O mundo é belo, porque reserva surpresas inauditas a toda a hora. A mais recente veio de Israel. Na milionésima iniciativa de paz votada ao fracasso, José Mourinho – auto-proclamado "maior treinador de todos os mundos" – foi convidado para patrocinar uma iniciativa que misturava futebol, paz e crianças israelitas e palestinas. A escolha não podia ser melhor. Para Mourinho ser um santo, convenhamos, só lhe falta a auréola…
Gostava de saber o que passou pela cabeça dos promotores da iniciativa. Não sei se eles estão a leste do futebol internacional. Imagino que não tenham tomado contacto com o curriculum notável de Mourinho. De todo o curriculum, não apenas das conquistas desportivas que o embelezam. O treinador do Chelsea é mestre na arte de atingir os objectivos sem olhar aos meios utilizados. Amesquinha os adversários, utiliza tácticas que importou de manuais clássicos de guerrilha, lança mão de uma linguagem bélica – um arquétipo que nega o desporto como imagem do espírito olímpico.

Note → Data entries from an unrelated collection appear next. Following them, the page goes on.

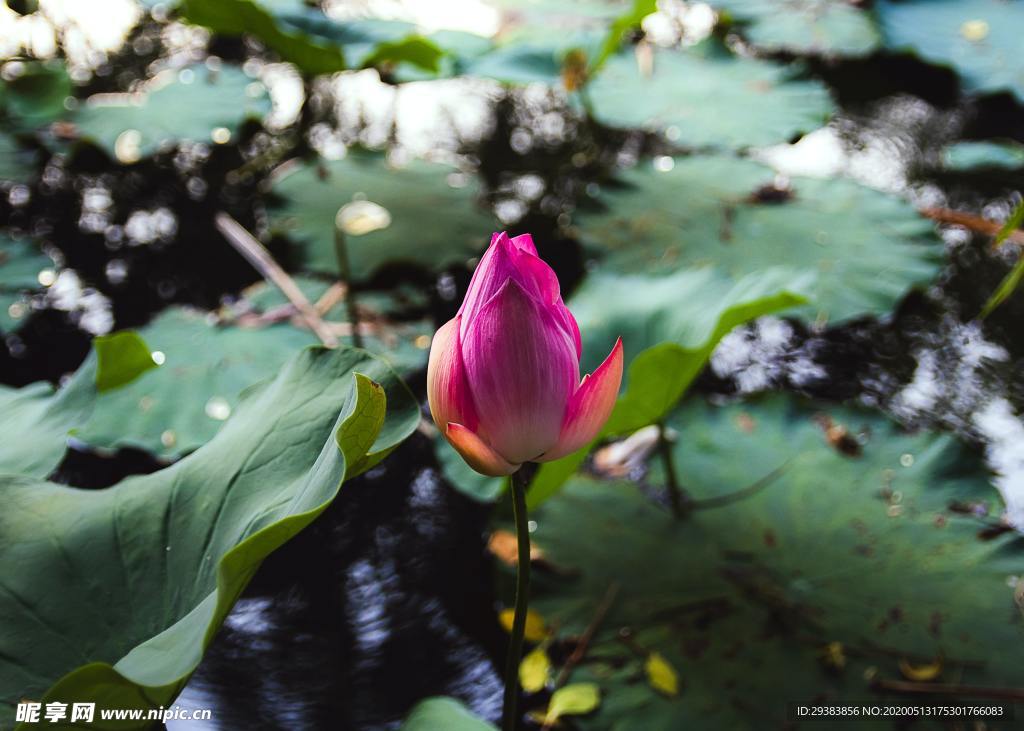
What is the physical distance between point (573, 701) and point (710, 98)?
1368 millimetres

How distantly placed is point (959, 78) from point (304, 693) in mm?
2015

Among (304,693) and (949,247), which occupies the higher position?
(949,247)

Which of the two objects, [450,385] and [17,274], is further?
[17,274]

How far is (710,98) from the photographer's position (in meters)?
1.77

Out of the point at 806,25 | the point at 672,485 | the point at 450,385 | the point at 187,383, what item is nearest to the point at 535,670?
the point at 672,485

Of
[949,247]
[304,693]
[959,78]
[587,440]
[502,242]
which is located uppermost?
[502,242]

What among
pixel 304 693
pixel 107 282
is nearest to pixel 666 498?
pixel 304 693

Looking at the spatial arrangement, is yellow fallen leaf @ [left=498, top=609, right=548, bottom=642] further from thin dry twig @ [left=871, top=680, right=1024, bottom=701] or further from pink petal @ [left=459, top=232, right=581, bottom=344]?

Para Mourinho, no desporto só há um resultado possível – a vitória. E não interessa como ela é alcançada. Se for com mérito, tanto melhor. É a forma de mostrar como ele e os seus são os melhores, servindo para humilhar os adversários que ousaram sequer sonhar que podiam derrotar a equipa comandada pelo “melhor treinador do mundo”. Se a vitória lhe vai parar às mãos pelos descaminhos da sorte, ou com ajudas externas (árbitros encantados, ou expedientes “à Pinto da Costa”), nada disso interessa, apenas a vitória. Cultiva um espírito guerreiro nos seus atletas, que olham para os adversários como o inimigo. A meio do trajecto, se necessário for, mina psicologicamente o terreno pisado pelos treinadores das outras equipas, critica asperamente árbitros quando eles não estenderam a passadeira à sua equipa.

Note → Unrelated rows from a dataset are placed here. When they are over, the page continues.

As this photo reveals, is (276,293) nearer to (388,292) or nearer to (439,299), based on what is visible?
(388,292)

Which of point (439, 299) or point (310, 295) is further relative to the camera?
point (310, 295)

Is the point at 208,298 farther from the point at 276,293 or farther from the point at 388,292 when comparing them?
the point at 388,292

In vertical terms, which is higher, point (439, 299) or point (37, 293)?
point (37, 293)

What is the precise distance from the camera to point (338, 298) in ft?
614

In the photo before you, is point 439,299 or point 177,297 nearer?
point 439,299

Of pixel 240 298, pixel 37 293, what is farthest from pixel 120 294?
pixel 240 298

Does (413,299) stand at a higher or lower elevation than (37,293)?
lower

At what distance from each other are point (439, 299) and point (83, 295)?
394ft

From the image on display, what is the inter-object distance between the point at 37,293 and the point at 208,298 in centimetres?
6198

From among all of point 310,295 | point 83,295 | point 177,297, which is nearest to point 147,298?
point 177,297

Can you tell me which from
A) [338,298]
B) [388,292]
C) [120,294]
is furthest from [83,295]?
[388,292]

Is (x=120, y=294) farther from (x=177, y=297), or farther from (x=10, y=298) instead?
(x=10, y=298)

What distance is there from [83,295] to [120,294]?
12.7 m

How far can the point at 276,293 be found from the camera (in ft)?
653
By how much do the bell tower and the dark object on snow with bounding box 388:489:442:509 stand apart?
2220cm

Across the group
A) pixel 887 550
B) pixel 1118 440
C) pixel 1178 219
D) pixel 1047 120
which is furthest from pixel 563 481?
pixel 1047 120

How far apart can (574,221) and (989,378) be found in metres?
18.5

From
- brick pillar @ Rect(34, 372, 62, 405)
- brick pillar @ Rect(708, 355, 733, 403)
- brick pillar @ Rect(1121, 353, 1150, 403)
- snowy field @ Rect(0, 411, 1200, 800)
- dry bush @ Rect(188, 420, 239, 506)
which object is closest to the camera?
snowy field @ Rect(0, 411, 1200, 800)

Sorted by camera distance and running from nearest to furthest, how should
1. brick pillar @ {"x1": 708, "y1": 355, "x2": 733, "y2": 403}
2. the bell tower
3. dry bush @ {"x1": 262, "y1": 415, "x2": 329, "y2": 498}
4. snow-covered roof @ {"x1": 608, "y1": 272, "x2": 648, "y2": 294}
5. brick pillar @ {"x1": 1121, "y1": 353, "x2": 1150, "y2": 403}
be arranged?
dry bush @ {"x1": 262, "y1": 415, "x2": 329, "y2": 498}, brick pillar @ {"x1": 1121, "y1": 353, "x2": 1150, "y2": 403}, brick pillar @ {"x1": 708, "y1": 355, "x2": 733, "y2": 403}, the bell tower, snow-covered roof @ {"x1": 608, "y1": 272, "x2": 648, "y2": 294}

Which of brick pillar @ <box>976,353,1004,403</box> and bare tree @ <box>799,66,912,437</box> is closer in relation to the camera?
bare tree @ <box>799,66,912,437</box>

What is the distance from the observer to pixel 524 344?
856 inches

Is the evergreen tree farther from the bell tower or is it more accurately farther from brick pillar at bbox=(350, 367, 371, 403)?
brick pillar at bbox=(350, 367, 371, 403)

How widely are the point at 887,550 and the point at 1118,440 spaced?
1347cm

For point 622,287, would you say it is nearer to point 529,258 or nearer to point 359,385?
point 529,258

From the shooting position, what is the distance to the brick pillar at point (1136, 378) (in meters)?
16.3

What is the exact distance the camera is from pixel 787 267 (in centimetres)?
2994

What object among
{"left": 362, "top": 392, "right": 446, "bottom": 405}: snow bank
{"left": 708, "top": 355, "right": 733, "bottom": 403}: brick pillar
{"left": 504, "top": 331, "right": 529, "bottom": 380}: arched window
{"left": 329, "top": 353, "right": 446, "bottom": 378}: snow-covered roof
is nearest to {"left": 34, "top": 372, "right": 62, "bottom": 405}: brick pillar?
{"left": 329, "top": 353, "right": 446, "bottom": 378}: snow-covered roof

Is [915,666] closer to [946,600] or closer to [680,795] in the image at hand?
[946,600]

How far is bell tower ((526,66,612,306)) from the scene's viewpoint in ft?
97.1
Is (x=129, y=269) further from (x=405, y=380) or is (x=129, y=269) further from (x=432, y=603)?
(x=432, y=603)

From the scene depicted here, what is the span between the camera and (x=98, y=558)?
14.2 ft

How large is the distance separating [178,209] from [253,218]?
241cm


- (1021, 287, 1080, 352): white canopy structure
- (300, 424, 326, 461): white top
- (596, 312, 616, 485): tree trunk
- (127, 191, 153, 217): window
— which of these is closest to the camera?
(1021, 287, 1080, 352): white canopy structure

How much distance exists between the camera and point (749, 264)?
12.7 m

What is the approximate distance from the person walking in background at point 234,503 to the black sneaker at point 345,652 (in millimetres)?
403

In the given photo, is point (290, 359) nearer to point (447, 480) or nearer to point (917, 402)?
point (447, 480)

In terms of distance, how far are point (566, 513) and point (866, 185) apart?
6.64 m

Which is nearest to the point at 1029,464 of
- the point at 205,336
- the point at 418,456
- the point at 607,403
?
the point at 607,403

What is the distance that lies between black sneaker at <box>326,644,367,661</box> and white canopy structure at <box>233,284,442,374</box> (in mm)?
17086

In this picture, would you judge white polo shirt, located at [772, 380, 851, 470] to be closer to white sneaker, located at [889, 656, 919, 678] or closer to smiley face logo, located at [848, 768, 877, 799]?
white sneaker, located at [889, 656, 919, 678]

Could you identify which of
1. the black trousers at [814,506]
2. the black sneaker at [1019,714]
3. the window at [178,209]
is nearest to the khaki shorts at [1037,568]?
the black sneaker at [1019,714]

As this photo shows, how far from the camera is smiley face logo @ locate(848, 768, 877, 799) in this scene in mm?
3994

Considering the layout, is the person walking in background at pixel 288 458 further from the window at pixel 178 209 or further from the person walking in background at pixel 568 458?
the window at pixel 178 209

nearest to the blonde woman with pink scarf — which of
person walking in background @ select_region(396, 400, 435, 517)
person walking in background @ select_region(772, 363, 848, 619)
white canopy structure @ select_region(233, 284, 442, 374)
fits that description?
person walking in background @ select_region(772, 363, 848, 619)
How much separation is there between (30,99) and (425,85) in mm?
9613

E assim Mourinho foi escolhido como embaixador da boa vontade. Em boa verdade, como paradigma da paz podre que é apanágio das tímidas tentativas de pacificação entre palestinos e israelitas. É este o cenário em que uma falsa pomba branca aterrou em solo israelita para promover, através do desporto, a paz impossível. Tudo fica cristalino: com o ego incomensurável de Mourinho, a deslocação a Israel serviu para limpar a imagem belicista que ele tem granjeado ultimamente, e que o pôs na mira de fogo das autoridades inglesas e europeias do futebol.

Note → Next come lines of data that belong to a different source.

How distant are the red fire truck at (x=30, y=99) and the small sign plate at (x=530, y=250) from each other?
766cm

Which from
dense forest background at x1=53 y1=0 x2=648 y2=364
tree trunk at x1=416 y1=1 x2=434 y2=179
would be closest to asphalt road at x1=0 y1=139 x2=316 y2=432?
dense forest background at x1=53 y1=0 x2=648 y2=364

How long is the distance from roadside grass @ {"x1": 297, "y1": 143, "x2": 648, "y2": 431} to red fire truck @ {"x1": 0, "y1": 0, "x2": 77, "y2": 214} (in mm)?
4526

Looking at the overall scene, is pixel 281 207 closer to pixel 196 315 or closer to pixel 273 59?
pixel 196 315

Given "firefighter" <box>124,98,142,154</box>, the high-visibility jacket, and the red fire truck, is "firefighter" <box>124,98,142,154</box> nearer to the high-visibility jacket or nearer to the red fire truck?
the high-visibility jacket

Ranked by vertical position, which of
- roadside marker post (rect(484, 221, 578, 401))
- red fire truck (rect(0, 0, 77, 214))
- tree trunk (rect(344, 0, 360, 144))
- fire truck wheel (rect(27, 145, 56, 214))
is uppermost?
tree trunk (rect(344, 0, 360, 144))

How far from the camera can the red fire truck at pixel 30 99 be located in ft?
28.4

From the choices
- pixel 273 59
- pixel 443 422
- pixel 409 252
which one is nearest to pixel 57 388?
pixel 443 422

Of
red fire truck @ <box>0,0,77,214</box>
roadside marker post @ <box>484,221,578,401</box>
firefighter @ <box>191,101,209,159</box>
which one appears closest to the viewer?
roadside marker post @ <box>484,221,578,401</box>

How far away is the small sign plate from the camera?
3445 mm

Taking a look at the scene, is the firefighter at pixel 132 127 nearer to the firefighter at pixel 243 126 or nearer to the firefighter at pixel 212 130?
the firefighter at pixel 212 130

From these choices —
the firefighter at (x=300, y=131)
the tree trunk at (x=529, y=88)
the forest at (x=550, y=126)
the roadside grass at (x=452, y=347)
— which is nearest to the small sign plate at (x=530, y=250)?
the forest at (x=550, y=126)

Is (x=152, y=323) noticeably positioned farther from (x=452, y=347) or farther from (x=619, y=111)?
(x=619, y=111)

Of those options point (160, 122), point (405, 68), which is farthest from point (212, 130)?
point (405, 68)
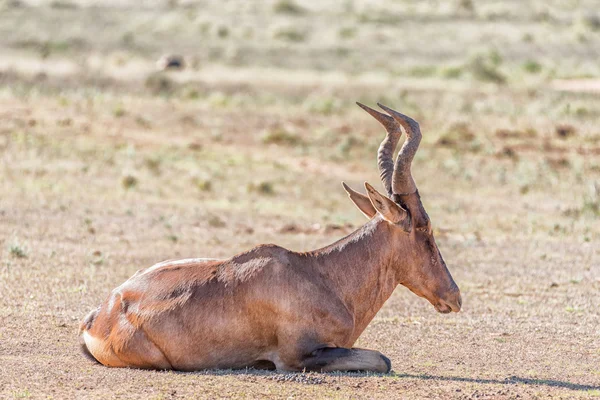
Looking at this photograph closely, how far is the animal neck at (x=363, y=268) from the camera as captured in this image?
27.5 ft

Há quem pressagie uma brilhante carreira política a Mourinho, algures num futuro não muito distante. Neste tirocínio pelo mundo da bola, o aprendiz já revela os tiques de retórica que fazem da classe política um mundo lastimável. A digressão pacífica por Israel mostra-o sem contemplações. Um Mourinho que ergue a sua voz a favor de algo (a paz) que ele não consegue cultivar naquilo em que se tornou conhecido – sendo aliás a antítese desse valor; um Mourinho que se aproveitou, na sua inocência saloia, para limpar a face do homem belicista com a colagem a uma iniciativa que patrocina a paz numa zona tão sensível. Um homem com a arte da retórica, que sabe manobrar inteligentemente a sua imagem.
Como político, há-de ir longe. Mesmo que não se goste dele, há que lhe reconhecer a inteligência que coloca ao serviço dos seus objectivos. Estou a vê-lo, homem confessadamente de direita, não se revendo nos partidos clássicos desse espectro político, a fundar o seu próprio partido – o PM (Partido do Mourinho), pois melhor idiossincrasia egocêntrica não podia existir. Depois, a afundar o PSD e o CDS-PP, a captar votos à esquerda, para desespero do PS e da extrema-esquerda, e a chegar a PM (primeiro-ministro) enquanto o diabo esfrega um olho. Portugal será então grande…
Um comentário final acerca da patética iniciativa de paz. Escolher Mourinho ou ir buscar Bin Laden às recônditas montanhas do Afeganistão – que diferença faria na promoção do valor que é pouco mais do que um dissonante exercício para aquelas terras?